Alpha, Beta and R-squared - These are respectively the y-intercept, slope and correlation of a best fit line through a scatter gram plot of the investment ROIs (y-axis) versus ROIs for a broad market index for the time period in question.  A positive alpha signifies that the investment is outperforming the market on a risk-adjusted basis.  A beta greater than 1.0 indicates that the investment is more volatile than the index, whereas a beta between "0" and "1.0" indicates that the investment is less risky than the market index.  A negative beta indicates the investment performance is counter-cyclical to the market.  R-squared is a measure of the statistical significance of the alpha and beta.  In general, any data with an R-squared value of less than "0.5" should be ignored.


Sigma (Standard Deviation) - This is a measure of the volatility of an investment's ROI performance, and is often considered a good indicator of the investment's risk.  It is computed as the standard deviation of a number of ROI performance observations for the security or portfolio being evaluated.
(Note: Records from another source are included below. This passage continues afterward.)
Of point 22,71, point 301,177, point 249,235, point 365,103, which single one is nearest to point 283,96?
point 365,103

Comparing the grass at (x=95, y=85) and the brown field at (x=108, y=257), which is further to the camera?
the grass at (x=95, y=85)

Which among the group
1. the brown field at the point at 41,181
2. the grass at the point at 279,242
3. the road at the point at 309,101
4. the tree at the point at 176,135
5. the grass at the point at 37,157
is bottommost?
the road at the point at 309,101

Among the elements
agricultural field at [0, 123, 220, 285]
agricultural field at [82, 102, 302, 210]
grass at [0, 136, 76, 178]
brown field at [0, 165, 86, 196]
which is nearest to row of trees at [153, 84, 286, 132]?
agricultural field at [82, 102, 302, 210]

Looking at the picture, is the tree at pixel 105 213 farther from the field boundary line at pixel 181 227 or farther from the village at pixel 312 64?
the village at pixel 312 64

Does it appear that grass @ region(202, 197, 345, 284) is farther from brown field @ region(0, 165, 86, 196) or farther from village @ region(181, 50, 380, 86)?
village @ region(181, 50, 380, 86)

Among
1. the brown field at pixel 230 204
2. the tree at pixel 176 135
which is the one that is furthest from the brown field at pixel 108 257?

This standard deviation should not be confused with other, more simplistic standard deviation measures of an investment's price.  These suffer as a measure of risk, in that they penalize upside price movements as well as downside movements.  Captools/net's "sigma", on the other hand, does not penalize consistent upward price movement.  Furthermore, it is superior to simplistic price-based "Ulcer Indices" in that those can fail to properly handle price movements due to dividend distributions.  Distributions are properly accounted for by a total return on investment measure such as is computed by Captools/net.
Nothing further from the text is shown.